Sonya Huber

Sewing Myself Back Into the World, With a Peach Pit Under My Tongue

I am trying to sew myself back into a world that is not so much changed as noir. The contrast is way up, a black-and-white movie of the previous life. The villains belong to my childhood, so 1980s with their Cold War mentalities and their penchants for Reaganesque excess and their truly reprehensible hair. In some ways it feels time is sliding backward, and this is not helpful, because so much of my forward motion has been wrapped up in a sense of getting past early difficult days. I am haunted by a sense that time has folded at the apex and will now circle back to the beginning, Protozoan. The caterpillar deciding to fold back into the chrysalis; an abomination.

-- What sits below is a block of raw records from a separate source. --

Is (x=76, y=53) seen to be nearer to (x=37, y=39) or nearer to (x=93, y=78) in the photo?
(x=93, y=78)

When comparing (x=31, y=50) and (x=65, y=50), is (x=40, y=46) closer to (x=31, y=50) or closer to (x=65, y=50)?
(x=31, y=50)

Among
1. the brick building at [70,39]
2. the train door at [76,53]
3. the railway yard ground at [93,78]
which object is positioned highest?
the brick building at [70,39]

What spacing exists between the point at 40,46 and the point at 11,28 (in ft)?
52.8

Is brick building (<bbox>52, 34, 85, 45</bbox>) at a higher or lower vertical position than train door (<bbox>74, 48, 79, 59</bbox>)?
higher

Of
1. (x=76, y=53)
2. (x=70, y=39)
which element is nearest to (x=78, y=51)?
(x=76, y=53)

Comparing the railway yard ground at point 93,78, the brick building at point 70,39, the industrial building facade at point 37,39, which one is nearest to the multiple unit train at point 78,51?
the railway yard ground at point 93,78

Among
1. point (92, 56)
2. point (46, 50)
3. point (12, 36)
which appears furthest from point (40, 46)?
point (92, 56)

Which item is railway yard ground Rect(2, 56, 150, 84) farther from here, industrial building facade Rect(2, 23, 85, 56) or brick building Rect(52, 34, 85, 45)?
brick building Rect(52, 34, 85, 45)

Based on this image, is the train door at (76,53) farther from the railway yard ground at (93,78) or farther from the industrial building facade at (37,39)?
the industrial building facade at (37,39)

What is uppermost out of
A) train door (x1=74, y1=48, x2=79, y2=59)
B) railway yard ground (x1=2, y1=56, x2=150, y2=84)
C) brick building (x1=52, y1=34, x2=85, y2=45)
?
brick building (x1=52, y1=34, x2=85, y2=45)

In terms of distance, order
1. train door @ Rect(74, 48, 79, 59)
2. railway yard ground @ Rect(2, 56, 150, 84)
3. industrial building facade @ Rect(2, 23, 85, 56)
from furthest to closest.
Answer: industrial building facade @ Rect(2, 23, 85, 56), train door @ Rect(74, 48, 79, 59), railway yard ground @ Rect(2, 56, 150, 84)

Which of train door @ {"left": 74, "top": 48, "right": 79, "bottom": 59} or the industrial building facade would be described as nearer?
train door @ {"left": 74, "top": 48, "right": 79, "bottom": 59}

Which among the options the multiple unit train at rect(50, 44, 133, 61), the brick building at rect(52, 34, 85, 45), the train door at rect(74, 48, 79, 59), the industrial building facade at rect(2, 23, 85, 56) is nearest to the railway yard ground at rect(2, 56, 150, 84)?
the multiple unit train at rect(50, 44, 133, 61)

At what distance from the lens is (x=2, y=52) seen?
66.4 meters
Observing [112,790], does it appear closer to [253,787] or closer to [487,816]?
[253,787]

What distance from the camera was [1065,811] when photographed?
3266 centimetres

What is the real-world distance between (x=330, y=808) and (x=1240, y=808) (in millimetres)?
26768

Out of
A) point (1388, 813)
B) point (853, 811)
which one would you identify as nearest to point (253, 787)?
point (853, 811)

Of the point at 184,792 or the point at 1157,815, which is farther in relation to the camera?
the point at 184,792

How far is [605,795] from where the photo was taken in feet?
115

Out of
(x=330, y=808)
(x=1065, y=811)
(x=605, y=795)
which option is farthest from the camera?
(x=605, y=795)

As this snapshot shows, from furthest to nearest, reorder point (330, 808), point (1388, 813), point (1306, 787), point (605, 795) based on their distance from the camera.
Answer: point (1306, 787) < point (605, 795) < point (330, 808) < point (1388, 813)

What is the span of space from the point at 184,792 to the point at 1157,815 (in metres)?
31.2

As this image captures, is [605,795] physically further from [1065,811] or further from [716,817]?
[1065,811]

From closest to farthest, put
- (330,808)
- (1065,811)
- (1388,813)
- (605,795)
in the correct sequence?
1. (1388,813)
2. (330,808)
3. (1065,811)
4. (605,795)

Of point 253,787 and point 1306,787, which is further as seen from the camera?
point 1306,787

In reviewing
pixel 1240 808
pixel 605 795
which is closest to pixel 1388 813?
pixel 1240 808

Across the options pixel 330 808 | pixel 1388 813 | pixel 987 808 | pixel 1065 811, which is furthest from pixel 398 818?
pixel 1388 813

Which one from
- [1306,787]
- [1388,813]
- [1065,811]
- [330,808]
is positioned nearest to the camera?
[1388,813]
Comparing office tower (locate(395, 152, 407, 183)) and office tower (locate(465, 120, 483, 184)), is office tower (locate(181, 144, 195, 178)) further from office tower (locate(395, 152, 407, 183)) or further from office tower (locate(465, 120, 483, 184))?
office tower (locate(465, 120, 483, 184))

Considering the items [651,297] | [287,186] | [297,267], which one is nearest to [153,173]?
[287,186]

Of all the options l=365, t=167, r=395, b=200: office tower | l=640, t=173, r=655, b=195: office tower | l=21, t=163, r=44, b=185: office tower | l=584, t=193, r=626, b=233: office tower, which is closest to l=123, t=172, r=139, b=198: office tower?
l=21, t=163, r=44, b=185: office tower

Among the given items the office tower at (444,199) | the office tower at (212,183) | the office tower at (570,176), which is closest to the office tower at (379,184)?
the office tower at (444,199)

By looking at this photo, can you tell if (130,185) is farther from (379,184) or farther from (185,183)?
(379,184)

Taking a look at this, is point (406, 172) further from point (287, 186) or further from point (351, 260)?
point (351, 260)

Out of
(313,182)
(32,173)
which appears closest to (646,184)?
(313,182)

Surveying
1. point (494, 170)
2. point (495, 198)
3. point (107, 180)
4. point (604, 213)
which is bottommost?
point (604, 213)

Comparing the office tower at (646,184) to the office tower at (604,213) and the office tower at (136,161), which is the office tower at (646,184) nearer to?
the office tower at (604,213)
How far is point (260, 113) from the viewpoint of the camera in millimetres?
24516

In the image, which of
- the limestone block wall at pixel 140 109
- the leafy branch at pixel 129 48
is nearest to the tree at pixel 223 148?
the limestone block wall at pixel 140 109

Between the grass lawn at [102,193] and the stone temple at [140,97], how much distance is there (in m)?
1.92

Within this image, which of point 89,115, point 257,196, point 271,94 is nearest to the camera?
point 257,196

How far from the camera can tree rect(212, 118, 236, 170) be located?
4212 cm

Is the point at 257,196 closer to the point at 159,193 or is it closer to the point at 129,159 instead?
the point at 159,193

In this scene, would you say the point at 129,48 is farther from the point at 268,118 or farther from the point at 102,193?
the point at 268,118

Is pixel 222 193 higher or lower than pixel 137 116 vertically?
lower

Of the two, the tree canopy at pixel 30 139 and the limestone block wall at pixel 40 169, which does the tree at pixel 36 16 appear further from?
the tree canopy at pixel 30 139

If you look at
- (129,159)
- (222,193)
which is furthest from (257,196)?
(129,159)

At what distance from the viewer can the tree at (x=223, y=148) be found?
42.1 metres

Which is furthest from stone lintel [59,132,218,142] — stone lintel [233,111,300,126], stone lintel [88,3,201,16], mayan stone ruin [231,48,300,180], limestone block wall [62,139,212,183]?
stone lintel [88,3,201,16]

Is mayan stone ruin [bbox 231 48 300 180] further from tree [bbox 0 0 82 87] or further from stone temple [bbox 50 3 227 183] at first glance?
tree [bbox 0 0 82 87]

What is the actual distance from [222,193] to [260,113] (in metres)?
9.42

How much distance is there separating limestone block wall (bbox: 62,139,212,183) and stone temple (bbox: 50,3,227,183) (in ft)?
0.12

I think of myself four weeks ago and swiftly turn away, wincing at that hopeful woman who nonetheless feared in the pit of her stomach what has come to pass. At the same time, this brave woman lived in a blue state and yet--importantly, essentially--was afraid to put a Hillary sticker on her car. That means something deep and big, and I will suck the peach pit of that true knowledge until my tongue is raw. Nothing can take away the stone of my understanding or its noir whorls of light and dark. I will not surrender the stone of my understanding to anyone who tries to shame me into believing we deserved this. I will use this new stone to navigate, a pole star. I have gained a hard round thing that fits under my tongue, and any organization I join will have to take this stone and seriously consider it as true, to form its theories around this stone of what my gut knew.

Now, on good days, I am able to complete things on my To-Do list. On good days I put things that I need to do to take care of my body and basic responsibilities on that list. Today I add "Feed Spogs" (the bearded dragon lizard in my son's room) and "Walk on the treadmill" because I need exercise to feel better than I do. To regain, for another hour, the sense of sequential time.

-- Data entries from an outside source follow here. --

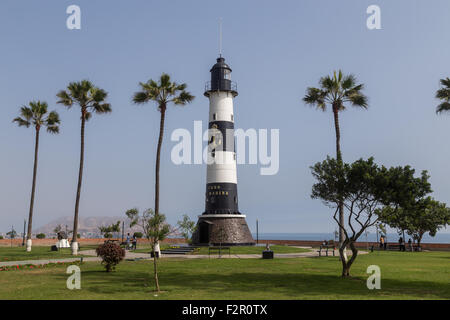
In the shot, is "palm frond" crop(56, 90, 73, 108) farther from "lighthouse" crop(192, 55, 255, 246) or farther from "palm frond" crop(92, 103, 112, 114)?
"lighthouse" crop(192, 55, 255, 246)

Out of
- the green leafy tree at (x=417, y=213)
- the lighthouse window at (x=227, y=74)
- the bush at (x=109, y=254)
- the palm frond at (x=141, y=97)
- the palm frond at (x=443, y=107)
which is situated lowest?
the bush at (x=109, y=254)

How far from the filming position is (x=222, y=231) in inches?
1742

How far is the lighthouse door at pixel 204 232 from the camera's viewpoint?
4456 cm

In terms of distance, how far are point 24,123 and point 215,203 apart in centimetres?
2559

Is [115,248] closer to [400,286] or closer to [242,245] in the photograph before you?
[400,286]

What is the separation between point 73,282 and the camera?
18.5 meters

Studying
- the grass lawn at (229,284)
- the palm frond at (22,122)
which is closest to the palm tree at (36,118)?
the palm frond at (22,122)

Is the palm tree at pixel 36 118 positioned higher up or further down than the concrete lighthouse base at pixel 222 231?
higher up

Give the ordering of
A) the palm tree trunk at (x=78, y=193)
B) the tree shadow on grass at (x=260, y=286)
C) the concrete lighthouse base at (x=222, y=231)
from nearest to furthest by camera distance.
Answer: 1. the tree shadow on grass at (x=260, y=286)
2. the palm tree trunk at (x=78, y=193)
3. the concrete lighthouse base at (x=222, y=231)

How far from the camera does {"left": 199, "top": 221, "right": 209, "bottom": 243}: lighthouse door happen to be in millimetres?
44562

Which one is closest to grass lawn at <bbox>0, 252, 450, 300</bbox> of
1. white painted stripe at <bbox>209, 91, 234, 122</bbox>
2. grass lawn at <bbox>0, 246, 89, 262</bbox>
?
grass lawn at <bbox>0, 246, 89, 262</bbox>

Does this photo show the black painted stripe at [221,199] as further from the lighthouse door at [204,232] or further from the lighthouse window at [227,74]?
the lighthouse window at [227,74]

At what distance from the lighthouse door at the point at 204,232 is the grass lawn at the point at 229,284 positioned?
1947 cm
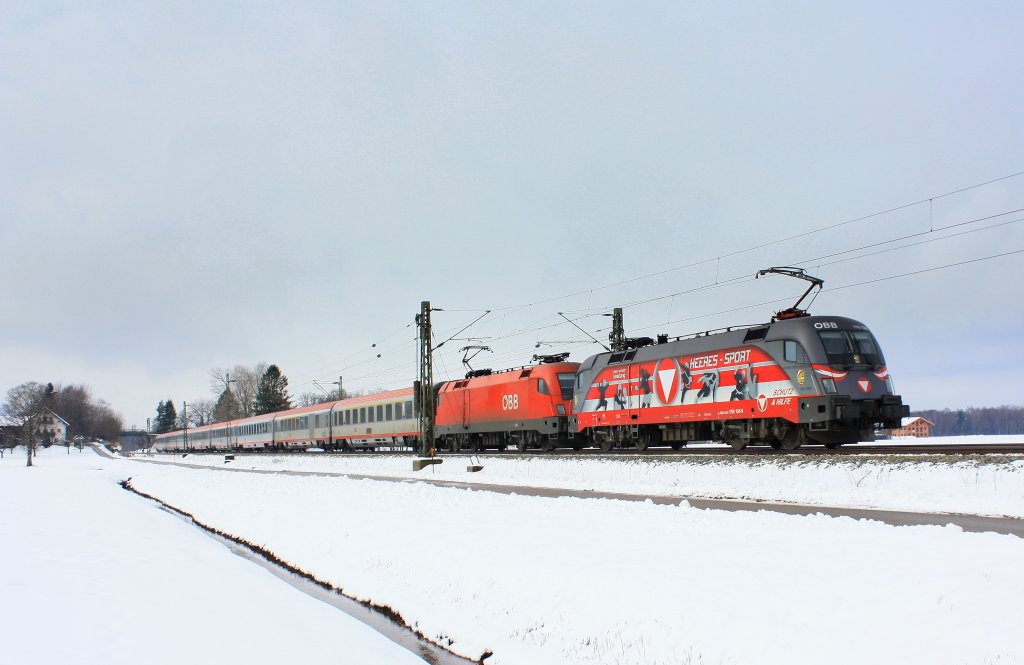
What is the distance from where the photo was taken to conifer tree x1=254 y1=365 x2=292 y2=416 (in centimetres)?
14012

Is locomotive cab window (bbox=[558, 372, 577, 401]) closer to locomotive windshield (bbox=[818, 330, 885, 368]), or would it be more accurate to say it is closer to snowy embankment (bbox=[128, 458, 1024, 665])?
locomotive windshield (bbox=[818, 330, 885, 368])

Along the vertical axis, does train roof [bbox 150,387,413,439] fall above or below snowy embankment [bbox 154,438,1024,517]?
above

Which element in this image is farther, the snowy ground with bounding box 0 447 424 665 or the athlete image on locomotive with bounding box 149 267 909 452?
the athlete image on locomotive with bounding box 149 267 909 452

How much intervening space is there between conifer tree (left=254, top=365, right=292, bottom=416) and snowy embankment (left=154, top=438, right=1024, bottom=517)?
116 meters

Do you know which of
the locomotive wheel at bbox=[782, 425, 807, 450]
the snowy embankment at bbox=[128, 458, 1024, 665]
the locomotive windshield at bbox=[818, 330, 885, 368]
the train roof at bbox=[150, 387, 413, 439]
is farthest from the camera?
the train roof at bbox=[150, 387, 413, 439]

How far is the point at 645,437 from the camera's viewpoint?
31.2m

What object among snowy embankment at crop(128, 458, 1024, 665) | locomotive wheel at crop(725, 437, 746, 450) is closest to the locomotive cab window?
locomotive wheel at crop(725, 437, 746, 450)

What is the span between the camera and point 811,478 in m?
19.6

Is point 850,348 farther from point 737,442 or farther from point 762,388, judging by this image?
point 737,442

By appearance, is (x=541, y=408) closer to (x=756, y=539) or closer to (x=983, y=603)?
(x=756, y=539)

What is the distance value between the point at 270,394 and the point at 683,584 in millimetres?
137156

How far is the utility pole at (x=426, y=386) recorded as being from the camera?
123 feet

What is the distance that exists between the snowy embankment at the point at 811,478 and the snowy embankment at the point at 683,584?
405 centimetres

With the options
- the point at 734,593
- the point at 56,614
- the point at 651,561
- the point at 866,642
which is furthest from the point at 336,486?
the point at 866,642
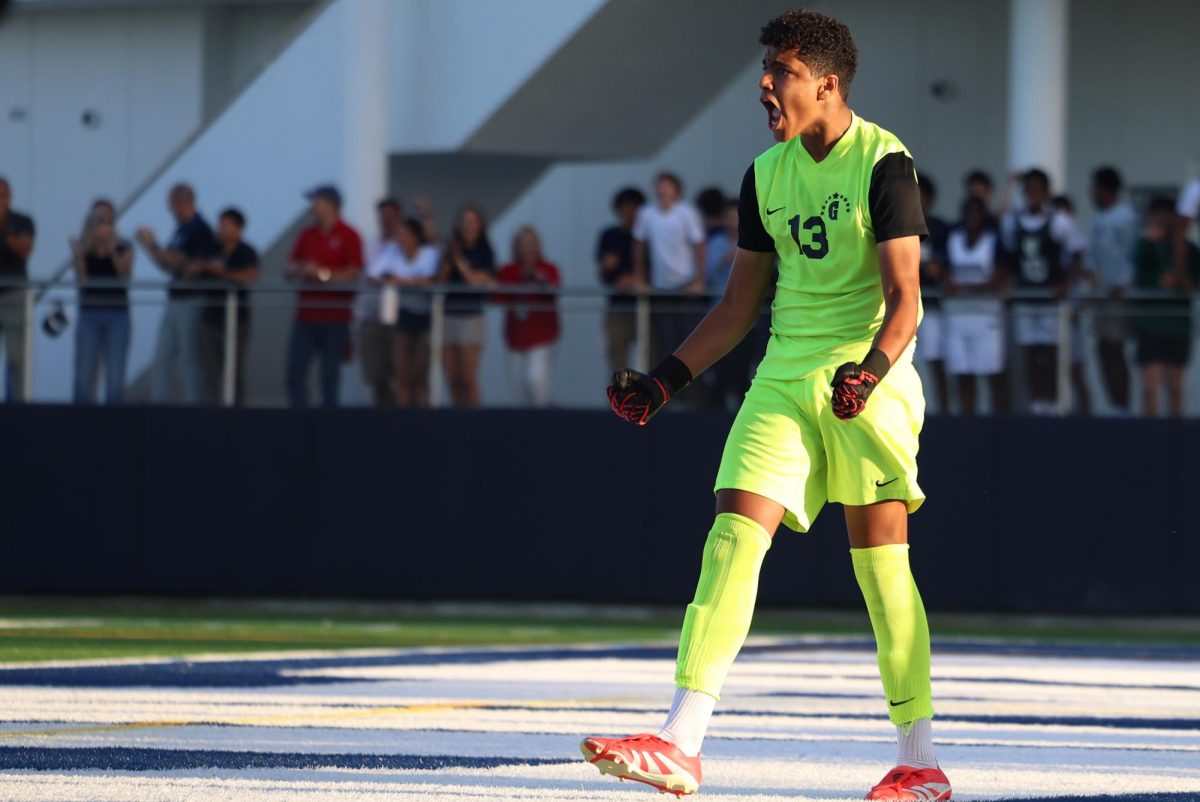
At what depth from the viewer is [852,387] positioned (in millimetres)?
5754

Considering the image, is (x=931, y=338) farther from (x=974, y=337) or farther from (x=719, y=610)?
(x=719, y=610)

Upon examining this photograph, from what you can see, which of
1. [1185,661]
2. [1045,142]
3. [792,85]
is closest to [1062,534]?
[1185,661]

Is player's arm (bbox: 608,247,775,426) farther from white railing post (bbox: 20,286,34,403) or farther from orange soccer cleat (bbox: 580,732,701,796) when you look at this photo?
white railing post (bbox: 20,286,34,403)

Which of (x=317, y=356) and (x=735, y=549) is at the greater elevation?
(x=317, y=356)

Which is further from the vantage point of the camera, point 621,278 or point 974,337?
point 621,278

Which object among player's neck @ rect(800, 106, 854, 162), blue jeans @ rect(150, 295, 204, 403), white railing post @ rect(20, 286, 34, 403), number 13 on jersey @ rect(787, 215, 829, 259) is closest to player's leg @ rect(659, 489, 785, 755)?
number 13 on jersey @ rect(787, 215, 829, 259)

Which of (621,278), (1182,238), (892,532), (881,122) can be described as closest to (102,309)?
(621,278)

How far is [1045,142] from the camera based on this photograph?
63.2 feet

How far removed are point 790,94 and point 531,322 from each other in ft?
30.6

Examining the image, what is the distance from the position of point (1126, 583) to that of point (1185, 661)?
10.9 feet

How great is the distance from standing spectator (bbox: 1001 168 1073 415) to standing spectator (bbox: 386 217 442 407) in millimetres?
4135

Every email that appears in my inbox seems to hang out there from a great distance as if it is performing an act of satire. Let us imagine that your mind is capable of completing tasks without laughing at the absurdity of how working sequentially is just another turn on the hamster wheel.

I have signed a thousand online petitions to stop the pipeline and to hold Congress accountable. I have called my representatives and other people's representatives in states across the country. I have felt every tiny additional injury--the daily struggles of needing four new tires, the receipt to be submitted for some healthcare thing, the argument at home or the illness--to be massive ice floes. I question my own ability to navigate. I question my own ability to metaphor: look, ice floes--an artifact that may soon be of the past.

I feel the need to offer to myself and others a semblance of the peach stone we have gained, and all I can do is think in colors. I am hanging onto the number of votes for HRC as a talisman that good people are everywhere. I am hanging onto the sense that the stone under my tongue will tell me where to go.

"Yes, I know, she was not perfect." This ache--this is what we have to do. We have to bow down in this new world and say this constantly about ourselves. "Yes, I know, we are so flawed." Noir, eighties, Gunny Sax dresses and big hair and the Brat Pack. My sense of a Midwestern winter that would never end.

I cannot think sequentially, these days. I am using my to-do list as a ladder. I am crying as an errand because it is a way to reconnect to my heart. I am done with being somebody else's idea of a revolutionary and am willing to discover what my own vision looks like. I am noir, I am edged in dark, I have the peach pit under my tongue, and I will not take the know-it-all droning from any direction. I have the peach pit now, and I will guard it, and it will tell me where to go.